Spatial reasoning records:
/---

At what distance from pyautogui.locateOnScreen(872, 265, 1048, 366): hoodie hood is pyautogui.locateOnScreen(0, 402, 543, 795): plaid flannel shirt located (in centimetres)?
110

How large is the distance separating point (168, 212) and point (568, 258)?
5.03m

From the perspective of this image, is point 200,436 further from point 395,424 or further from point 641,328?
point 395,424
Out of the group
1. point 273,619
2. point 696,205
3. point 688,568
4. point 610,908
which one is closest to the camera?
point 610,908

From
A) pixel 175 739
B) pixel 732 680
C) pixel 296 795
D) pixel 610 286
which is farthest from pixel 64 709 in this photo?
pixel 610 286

\---

- _Set problem_
Rewrite all the entries above with "closest" changed to "nearest" and everything else left as it is.

- _Correct response_
At what distance from pyautogui.locateOnScreen(872, 265, 1048, 366): hoodie hood is pyautogui.locateOnScreen(0, 402, 543, 795): plaid flannel shirt located (in centimetres)?
110

How large is the distance separating point (168, 212) and point (568, 258)?
5.03m

From the perspective of this image, is point 200,436 further from point 395,424 or further from point 641,328?
point 395,424
Out of the group
1. point 273,619
2. point 696,205
3. point 688,568
4. point 610,908
which one is nearest to the camera?
point 610,908

From
A) pixel 175 739
B) pixel 732 680
C) pixel 296 795
D) pixel 610 286
which is farthest from pixel 64 709 in this photo?
pixel 610 286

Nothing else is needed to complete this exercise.